━━━━━ RECORD EXCERPTS

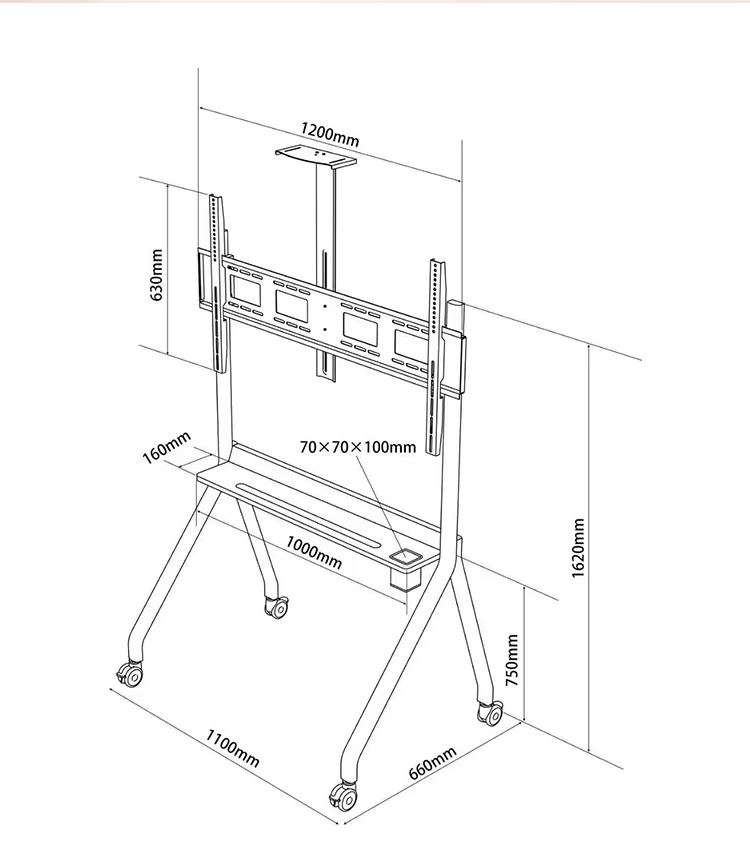 1200mm

630mm

160mm

70×70×100mm

1000mm

1620mm

750mm

1100mm

660mm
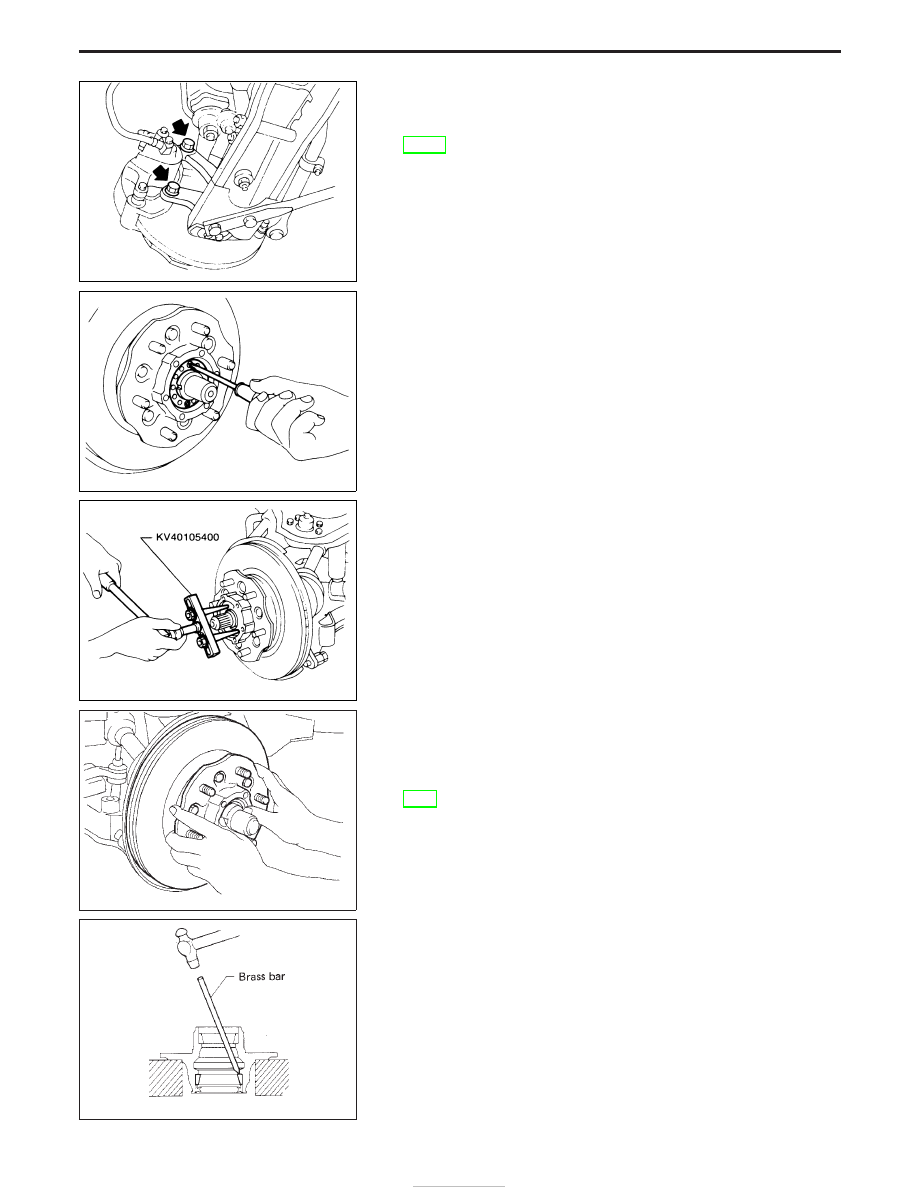 KV40105400

Brass bar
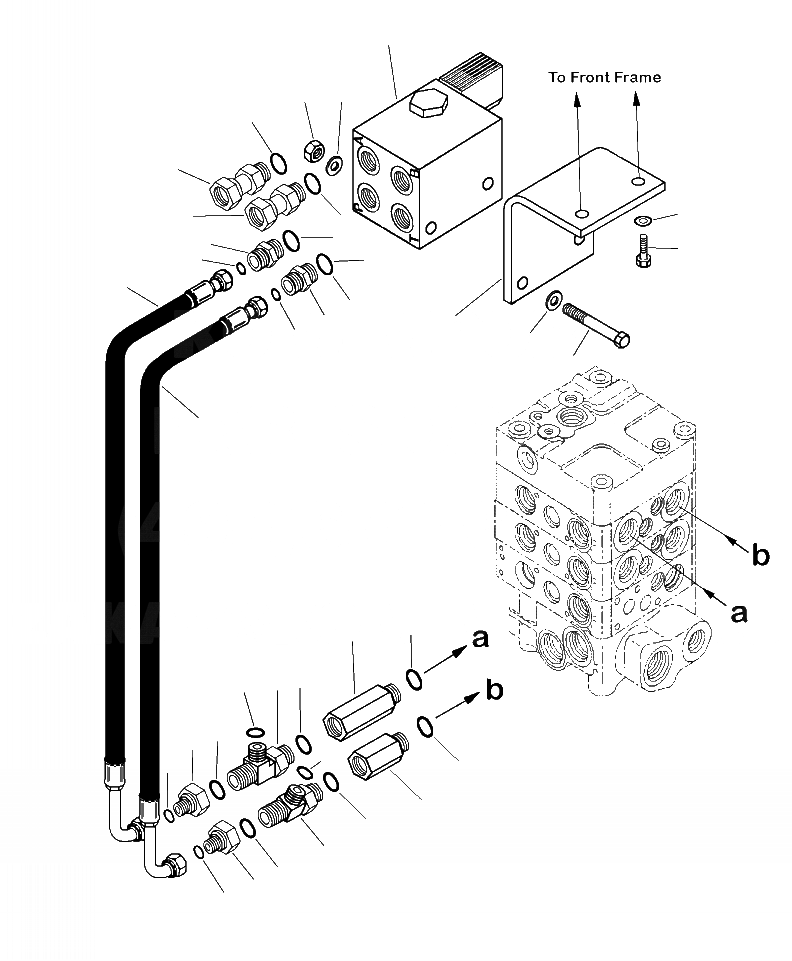 To Front Frame

b

a

a

b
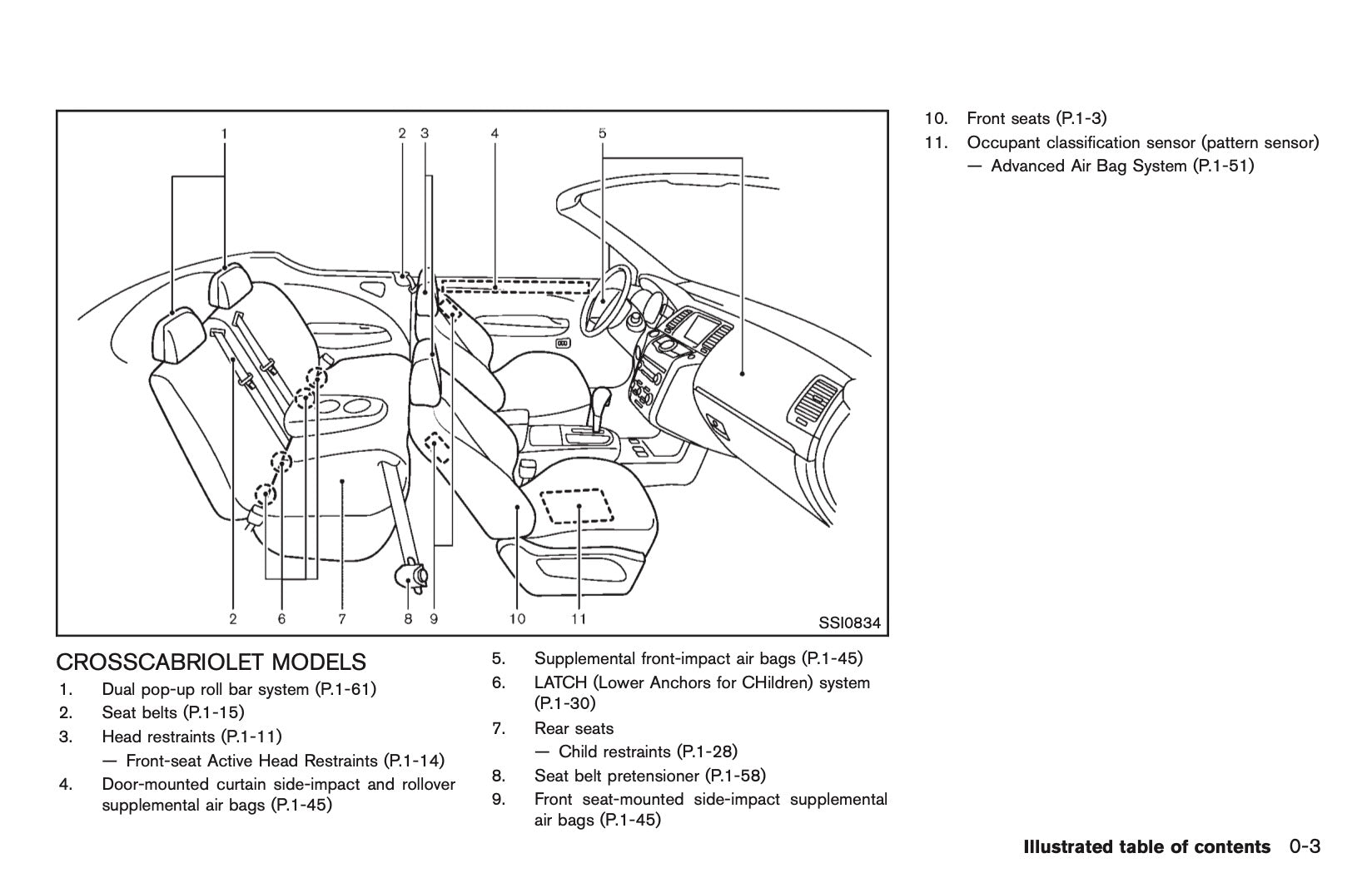 1 2 3 4 5

2 6 7 8 9 10 11

SSI0834

CROSSCABRIOLET MODELS

1. Dual pop-up roll bar system (P.1-61)
2. Seat belts (P.1-15)
3. Head restraints (P.1-11)
— Front-seat Active Head Restraints (P.1-14)
4. Door-mounted curtain side-impact and rollover supplemental air bags (P.1-45)
5. Supplemental front-impact air bags (P.1-45)
6. LATCH (Lower Anchors for CHildren) system (P.1-30)
7. Rear seats
— Child restraints (P.1-28)
8. Seat belt pretensioner (P.1-58)
9. Front seat-mounted side-impact supplemental air bags (P.1-45)
10. Front seats (P.1-3)
11. Occupant classification sensor (pattern sensor)
— Advanced Air Bag System (P.1-51)

Illustrated table of contents 0-3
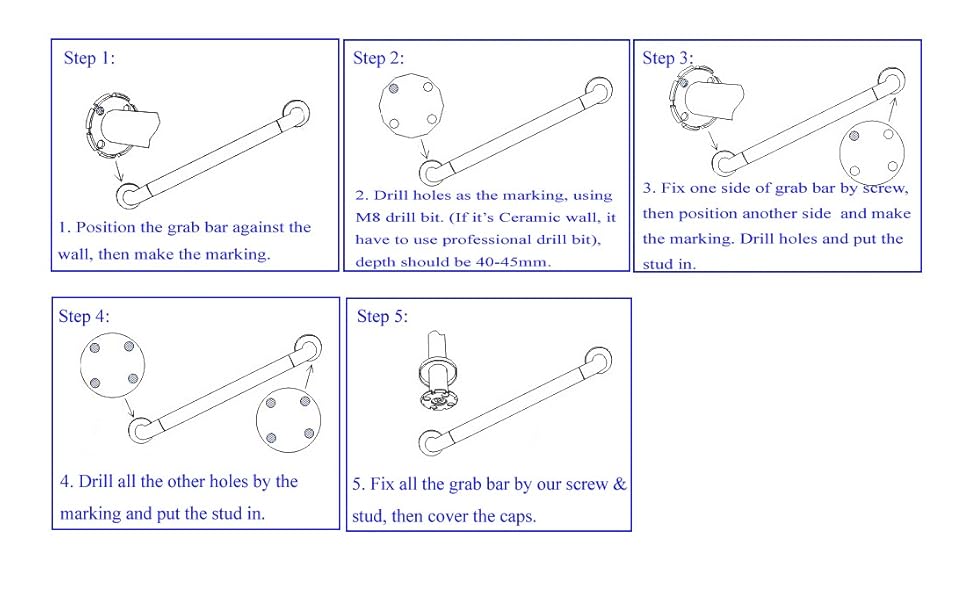 Step 1:

1. Position the grab bar against the wall, then make the marking.

Step 2:

2. Drill holes as the marking, using M8 drill bit. (If it's Ceramic wall, it have to use professional drill bit), depth should be 40-45mm.

Step 3:

3. Fix one side of grab bar by screw, then position another side and make the marking. Drill holes and put the stud in.

Step 4:

4. Drill all the other holes by the marking and put the stud in.

Step 5:

5. Fix all the grab bar by our screw & stud, then cover the caps.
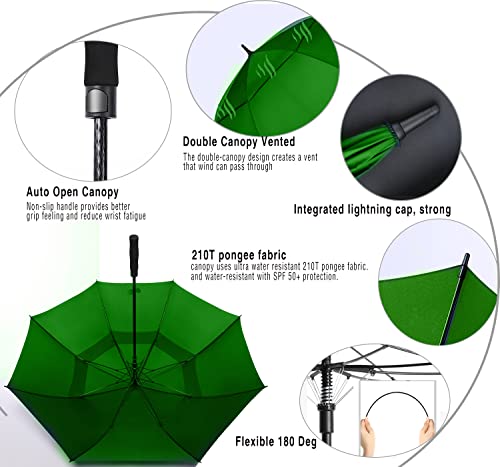 Double Canopy Vented
The double-canopy design creates a vent that wind can pass through

Auto Open Canopy
Non-slip handle provides better grip feeling and reduce wrist fatigue

Integrated lightning cap, strong

210T pongee fabric
canopy uses ultra water resistant 210T pongee fabric. and water-resistant with SPF 50+ protection.

Flexible 180 Deg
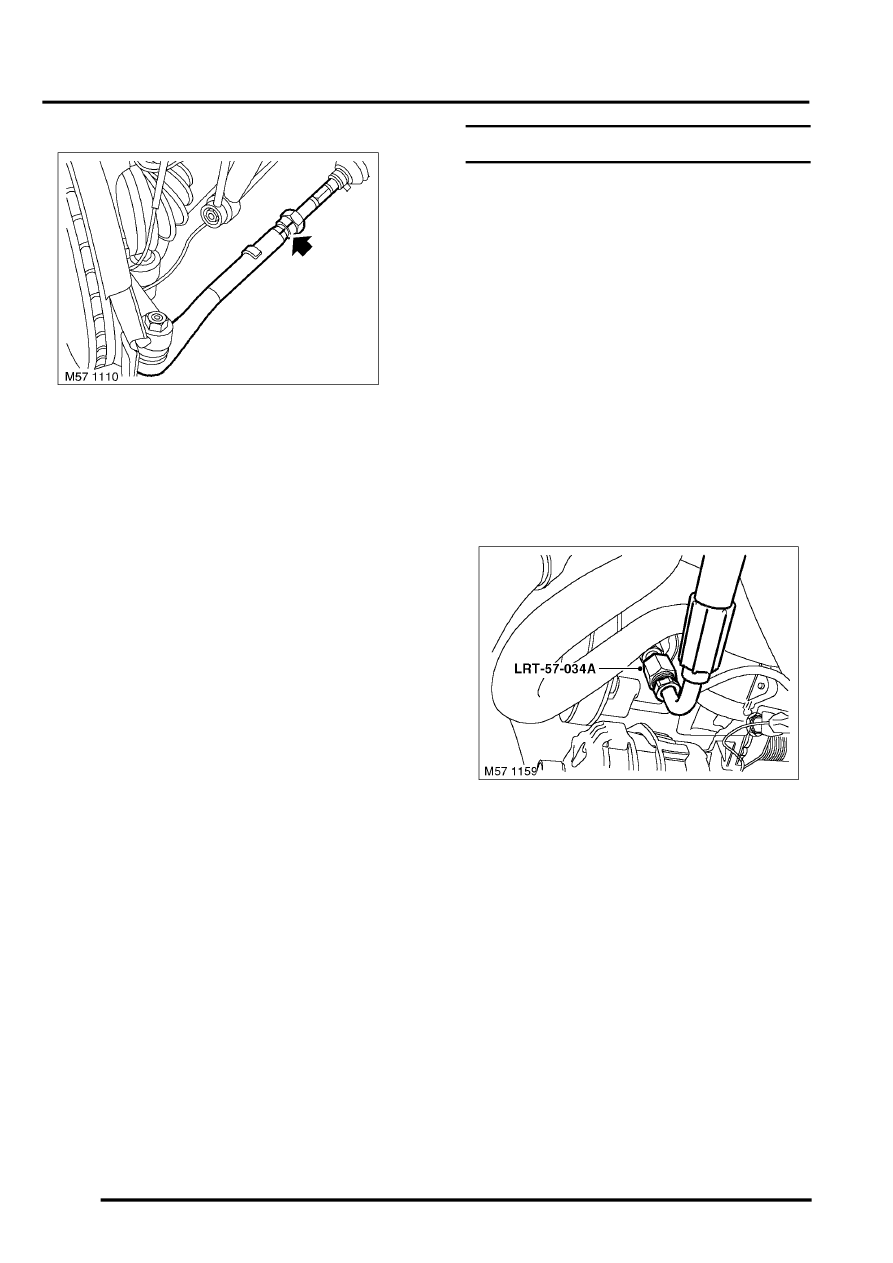 M57 1110

LRT-57-034A

M57 1159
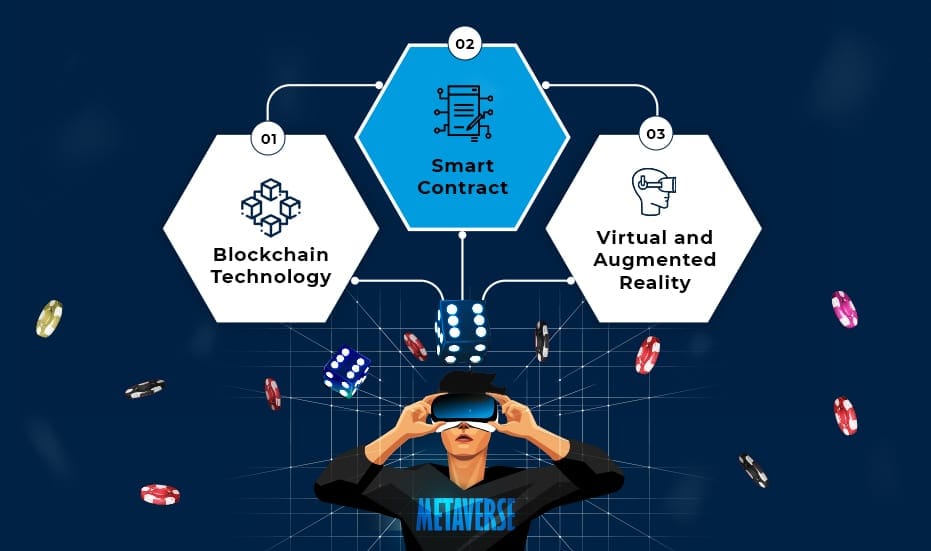 01
Blockchain Technology

02
Smart Contract

03
Virtual and Augmented Reality

METAVERSE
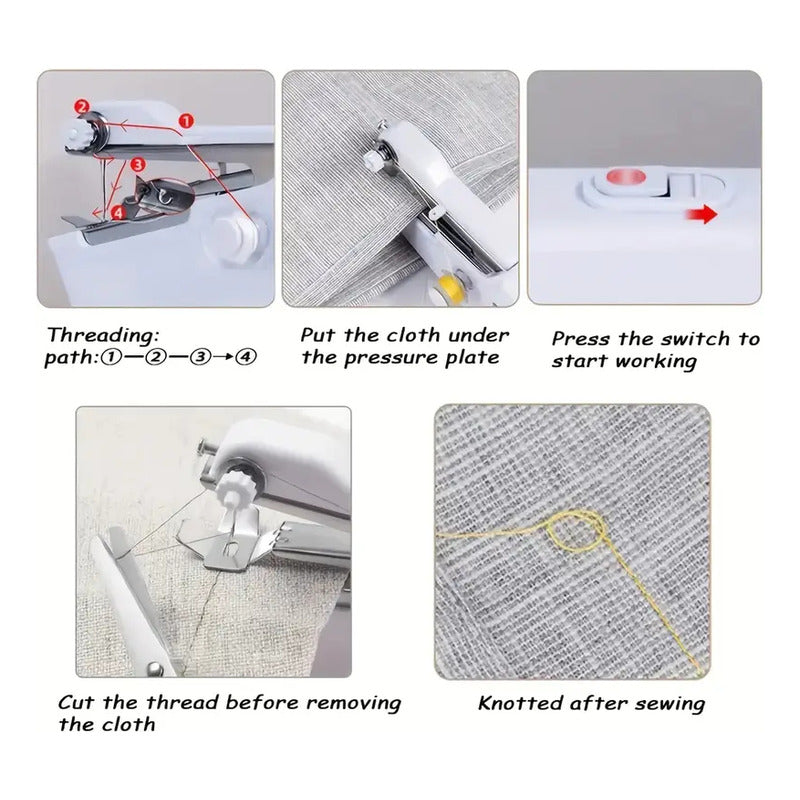 2
1
3
4

Threading:
path:①—②—③→④

Put the cloth under the pressure plate

Press the switch to start working

Cut the thread before removing the cloth

Knotted after sewing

━━━━━━━━━━

EXERCISE OBJECTIVE:
Your response should consist solely of the lines from the line with "Integrated lightning cap, strong" through the last line of the entries above, printed exactly and without pictures.

SOLUTION:
Integrated lightning cap, strong

210T pongee fabric
canopy uses ultra water resistant 210T pongee fabric. and water-resistant with SPF 50+ protection.

Flexible 180 Deg
 M57 1110

LRT-57-034A

M57 1159
 01
Blockchain Technology

02
Smart Contract

03
Virtual and Augmented Reality

METAVERSE
 2
1
3
4

Threading:
path:①—②—③→④

Put the cloth under the pressure plate

Press the switch to start working

Cut the thread before removing the cloth

Knotted after sewing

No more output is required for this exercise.